For Immediate Release:
May 19, 2022
Nicole Meyer 202-483-7382
Norfolk, Va. – With temperatures expected to reach the 90s in your area this weekend—putting “outdoor dogs” at high risk of enduring heat prostration and dying—PETA is issuing an urgent warning and reminder that it is illegal to tether a dog outside unattended in Virginia when temperatures are above 85 degrees. Dogs must be kept indoors or in a securely fenced-in area with access to adequate food, water, and shelter. PETA also urges people to be on the lookout for dogs who are in need of assistance, including those who may be experiencing heatstroke symptoms, and advises everyone to do the following:
- Touch the pavement before walks to ensure that it won’t burn dogs’ foot pads.

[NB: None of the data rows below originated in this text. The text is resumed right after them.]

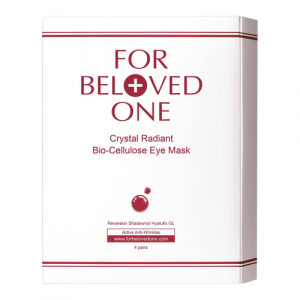 Crystal Radiant Bio-Cellulose Eye Mask by For Beloved One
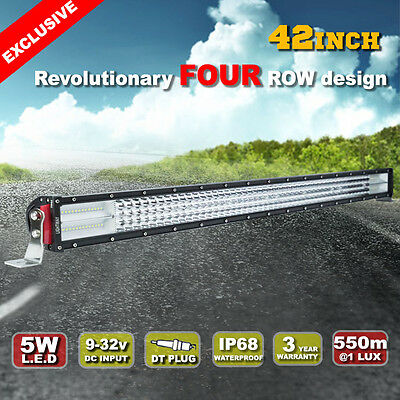 42inch 1240W Cree Light Bar Spot Flood Combo Offroad Work Driving 550@1Lux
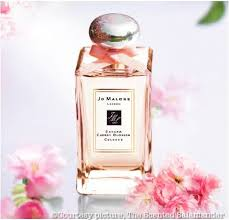 <b>Jo Malone Sakura Cherry</b> Blossom (2011) {New Fragrance - Limited ...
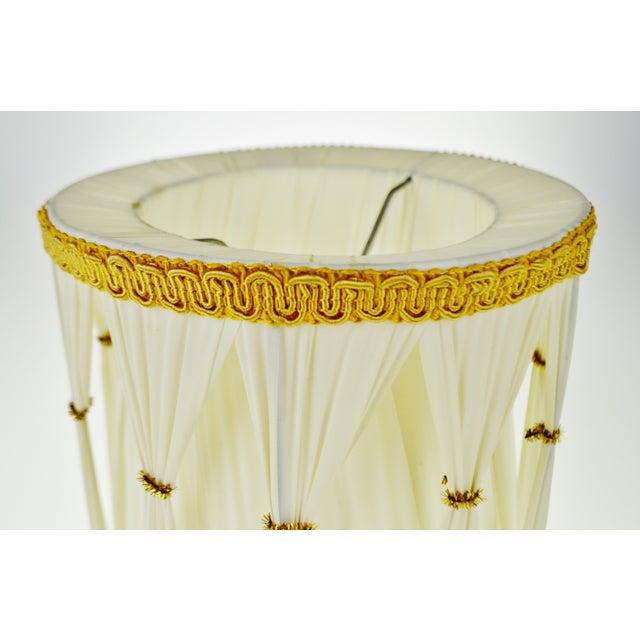 Vintage Hollywood Regency Drum Lamp Shades - A Pair - Image 6 of 6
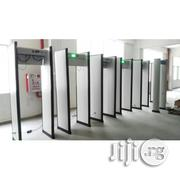RAPISCAN METOR-6M Walkthrough Metal Detector (USA) | Safety Equipment for sale in Lagos State, Amuwo-Odofin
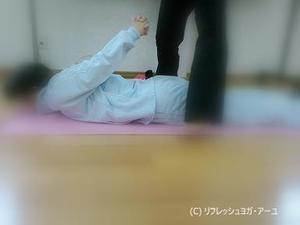 Fujisawa_20100213_04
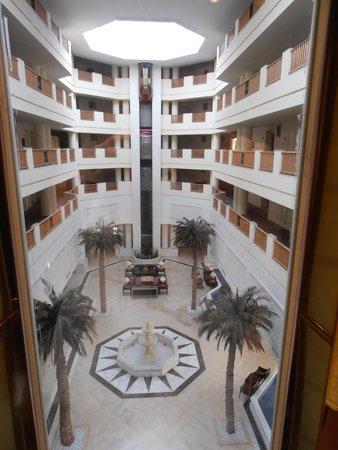 Saphir Palace & Spa: De leuke lift!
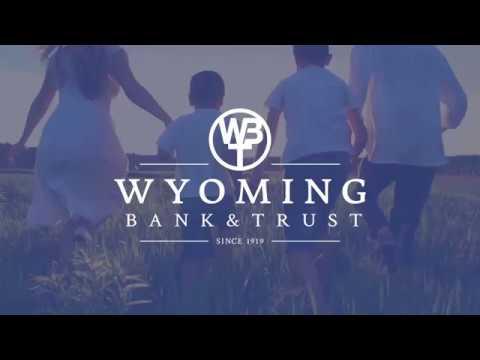 Wyoming Bank & Trust
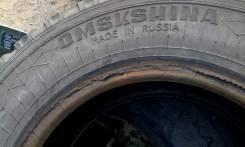 Омскшина АИ-168У. Всесезонные, 2012 год, 50%, 2 шт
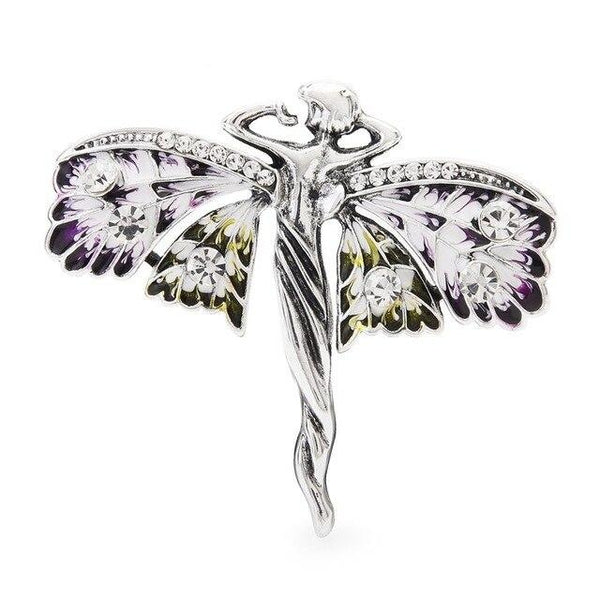Butterfly Fairy Brooches Insect Party Banquet Brooches Bag Accessories
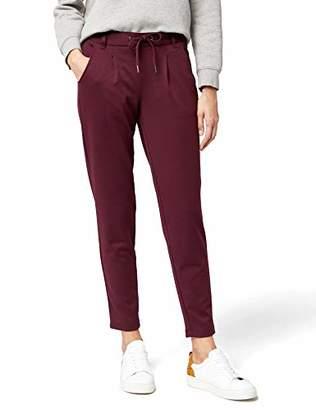 Tom Tailor Women's Sweathose Mit Tunnelzug Trouser, (Wine Red 4545), (Size: Medium)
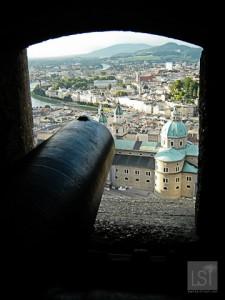 A cannon defends Festund Hohensalzburg castle in Salzburg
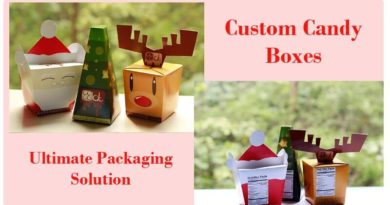 Custom Candy Boxes packing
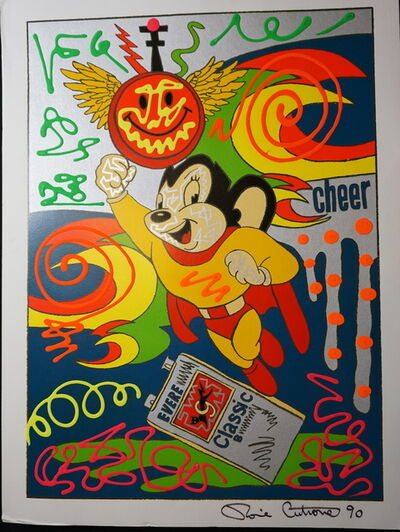 Ronnie Cutrone, 'Mighty Mouse', 1990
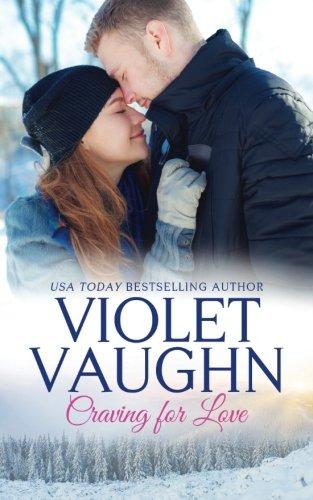 Pdf Romance Love Books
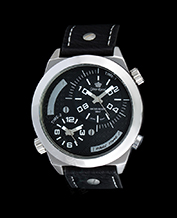MEN'S WATCH GINO ROSSI 1619A-1A1 BKSL DUALTIME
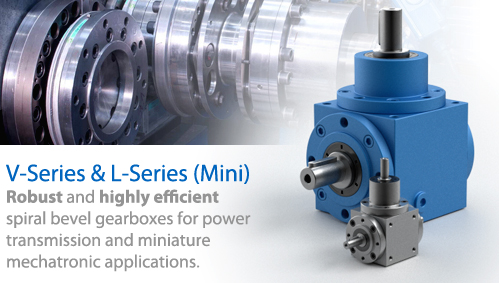 Gear Reducers | Spiral Bevel Gearbox V Series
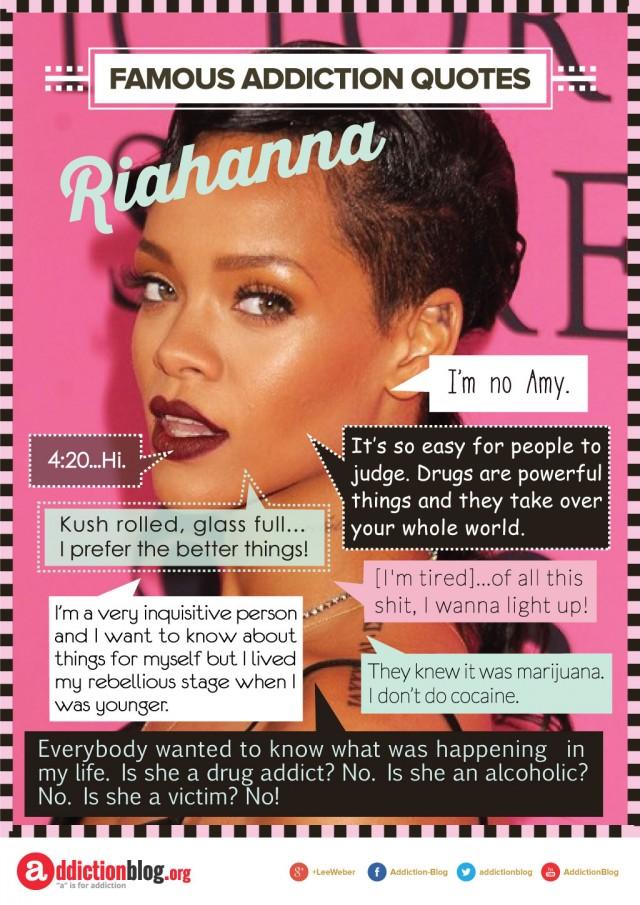 Rihanna quotes on drugs and smoking marijuana (INFOGRAPHIC)
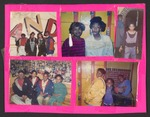 Skateland Photo Collage (Item No. F-07)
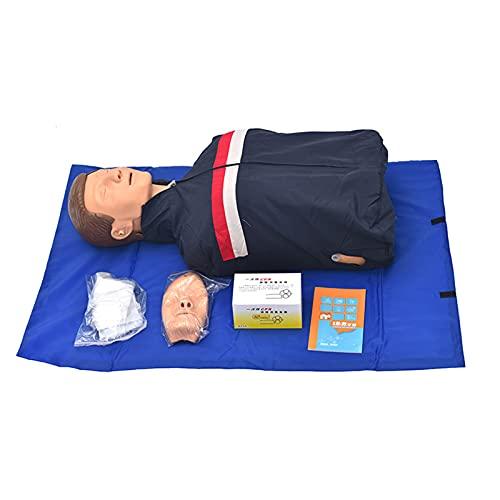 GoodWell CPR maniquí didáctico Mitad Cuerpo cardiopulmonar reanimación simulador para Docencia Médica Modelo de Emergencia de Ayuda de Entrenamiento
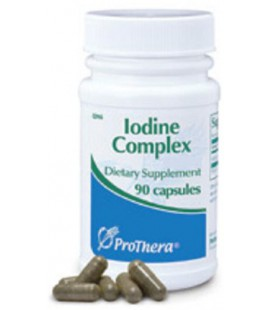 Prothera iode Complexe Dietary Supplement 12,5 MG 90 Capsules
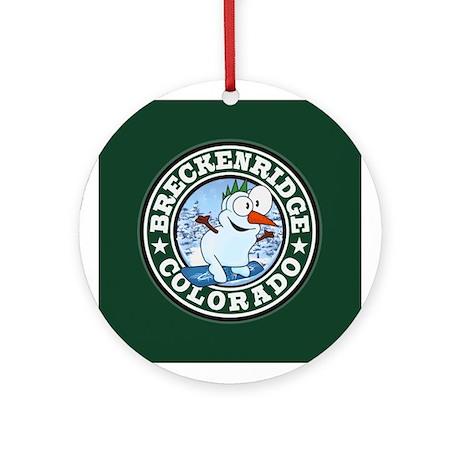 Breckenridge Snowman Circle Ornament (Round)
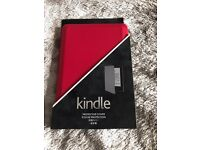 Kindle protective case brand new in box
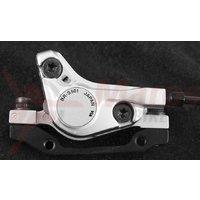 Etrier frana pe disc Shimano Alfine BR-S501 hidraulic fata alb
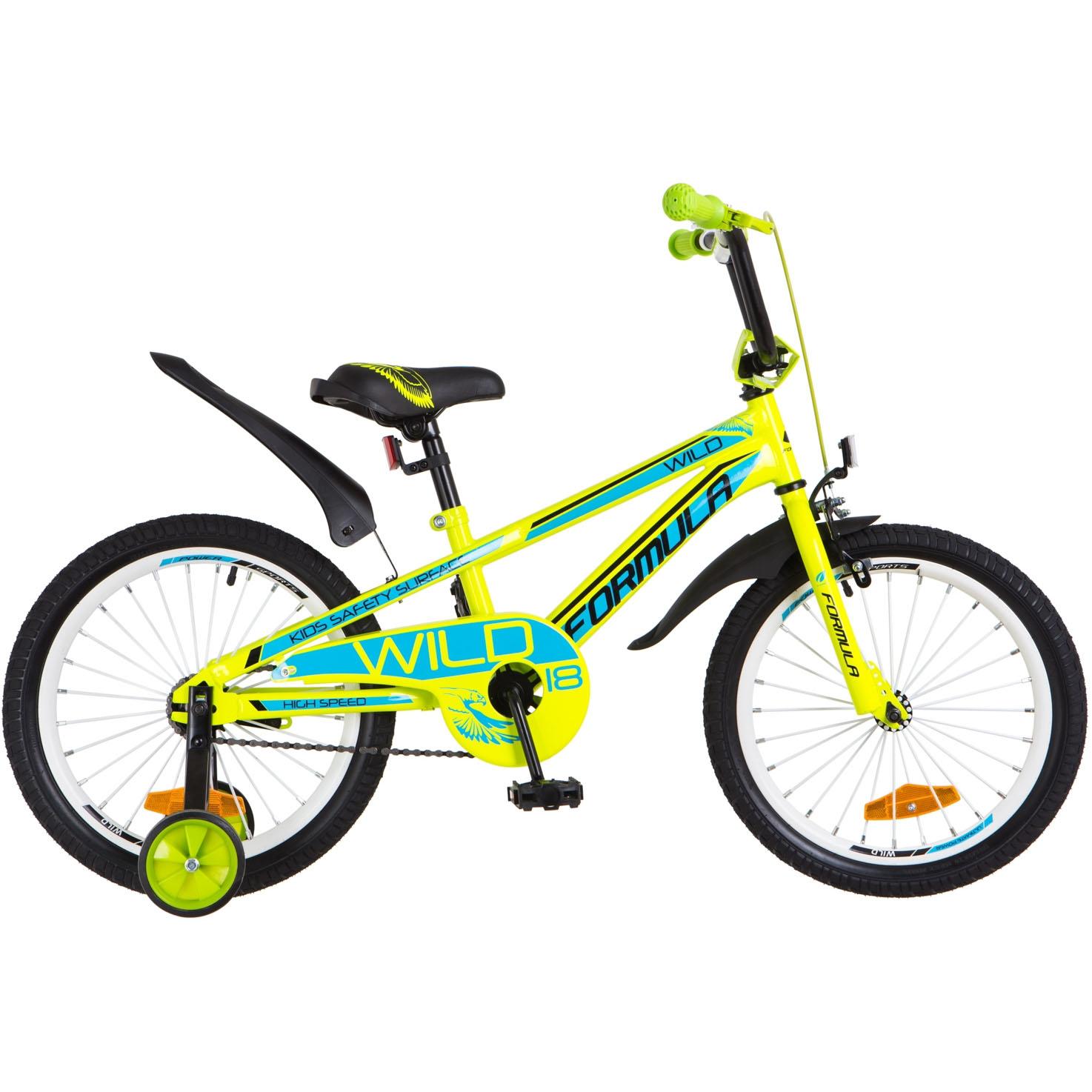 Фото Детский Велосипед 18 FORMULA WILD салатно-синий 2018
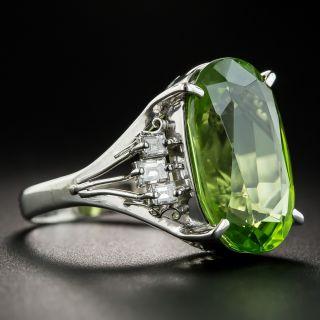 Platinum Peridot and Diamond Cocktail Ring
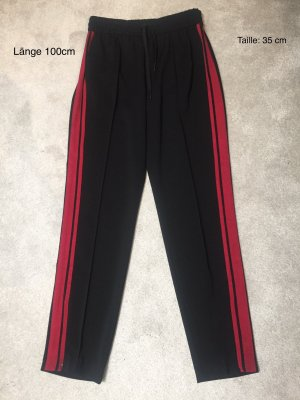 Hallhuber High Waist Trousers black-red synthetic fibre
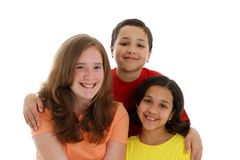 Teenage Children On White Background Royalty Free Stock Photography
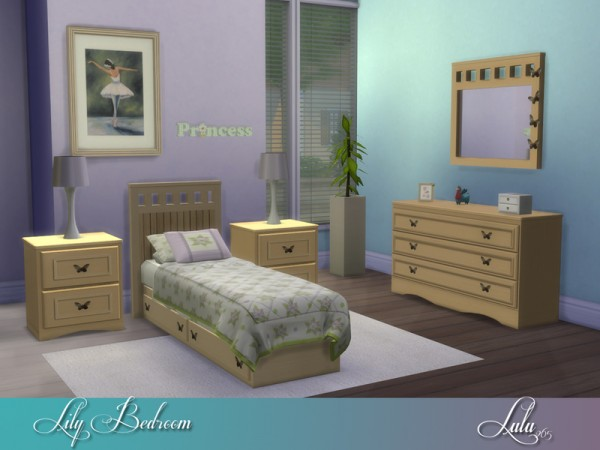 The Sims Resource: Lily Bedroom by Lulu265
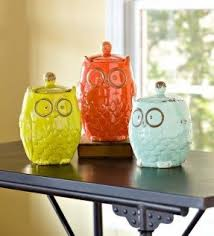 owl canisters for the kitchen set of 3 canisters foter
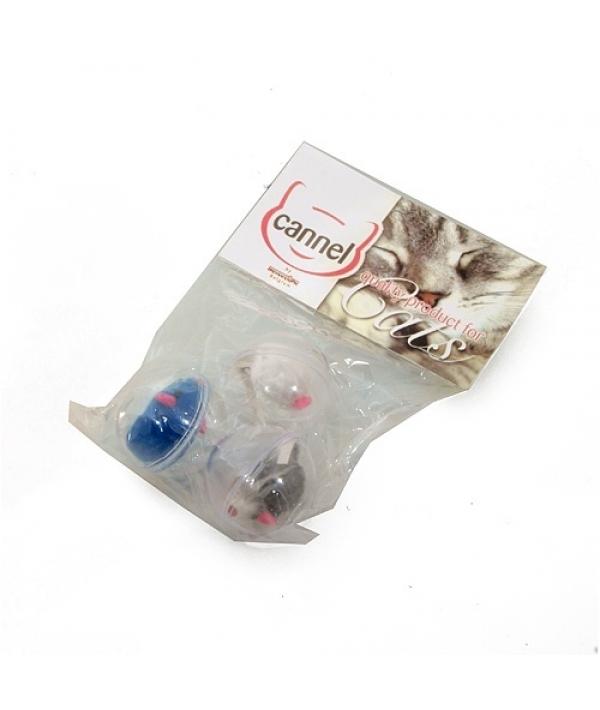 """Игрушка для кошек """"Мяч пластиковый с мышью 3 шт./уп."""" (142400)"""
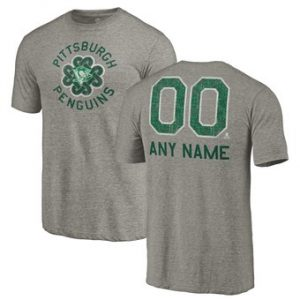 Men's Pittsburgh Penguins Fanatics Branded Gray Personalized St. Patrick's Day Luck Tradition Tri-Blend T-Shirt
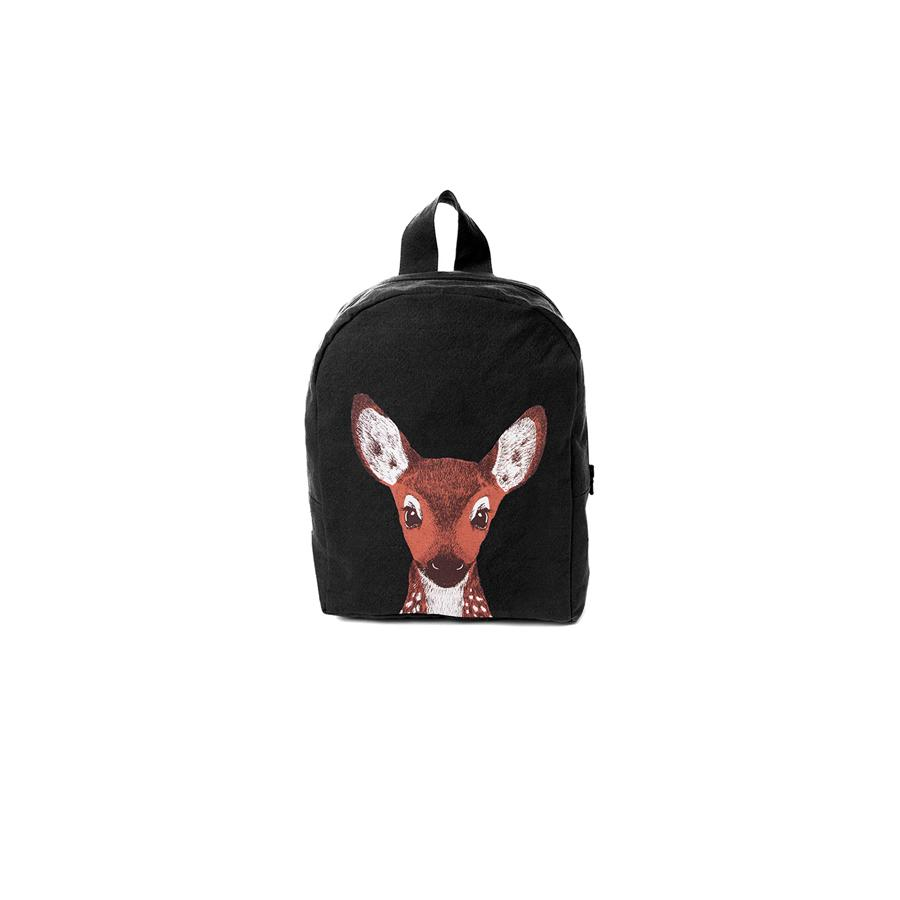 "Backpack ""Hardy Baby Doe Noir"""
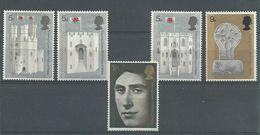 200035714  INGLATERRA  YVERT   Nº  569/73   **/MNH - 1952-.... (Elizabeth II)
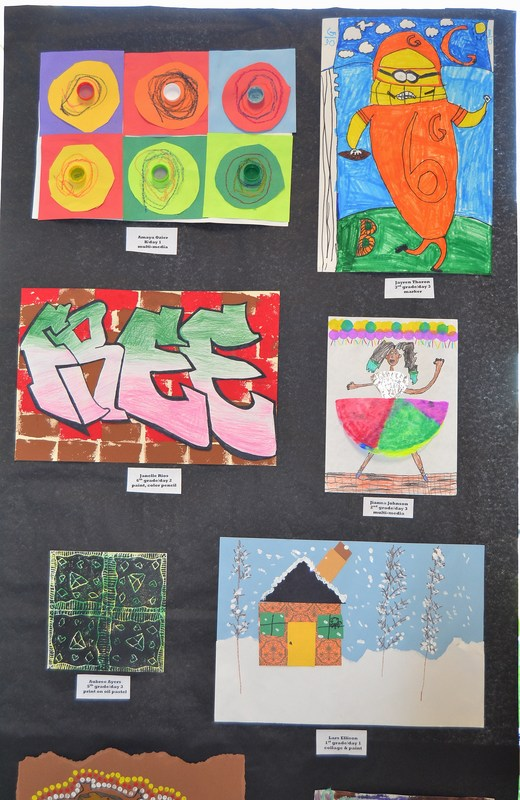 Mt. Healthy North Elementary School Celebrates Student Art and Academics Featured Photo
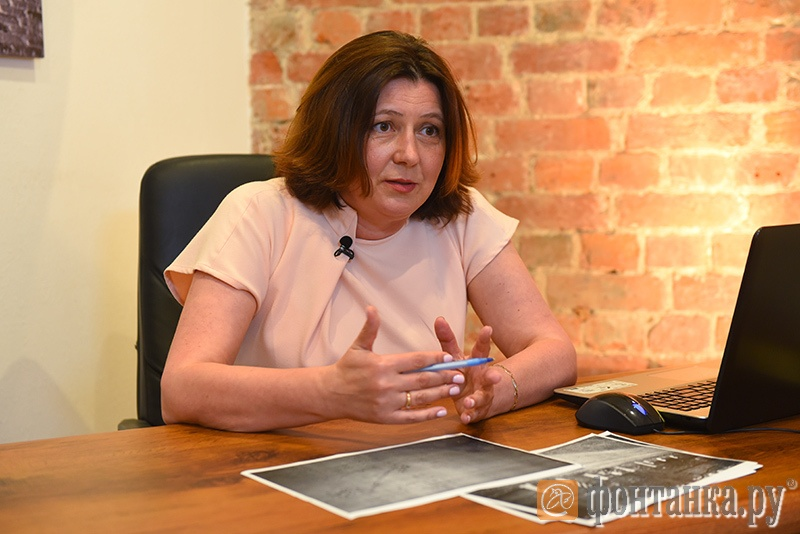 Наталья Потлачук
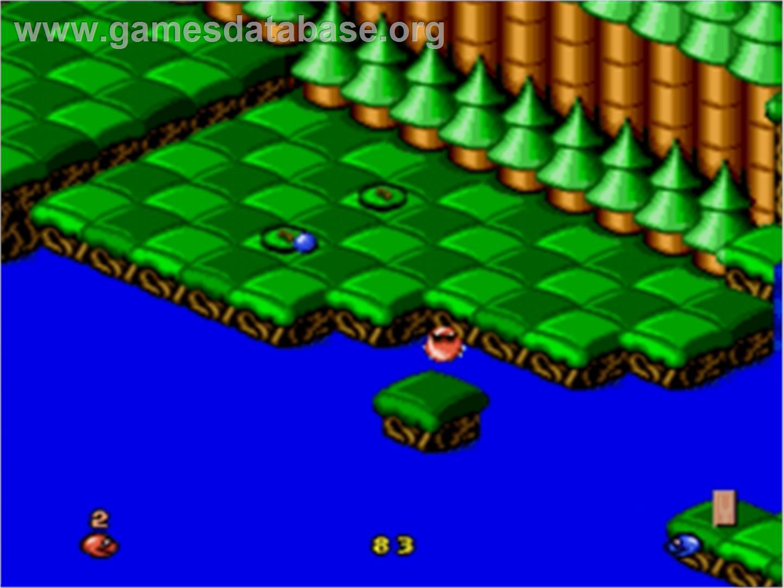 Snake Rattle N Roll Sega Nomad Games Database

- Be alert to a long, curled-up tongue and heavy panting, as dogs cannot sweat as humans can and heat builds up inside their bodies.
- Walk only in the shade or on earth or grass, and never leave animals outdoors in extreme heat or inside vehicles.
Last summer, PETA fieldworkers discovered the body of a dog who had died after being left chained up in the hot sun, with similar reports nationwide. A law-enforcement officer also mistakenly left a dog inside his patrol car and the K-9 succumbed to heat prostration and died. In 2021, 59 dogs reportedly died from heat-related causes. (The actual figure is likely far higher, as most heat-related companion animal deaths go unreported.)
Anyone who leaves animals outside to suffer in severe weather may be prosecuted for cruelty.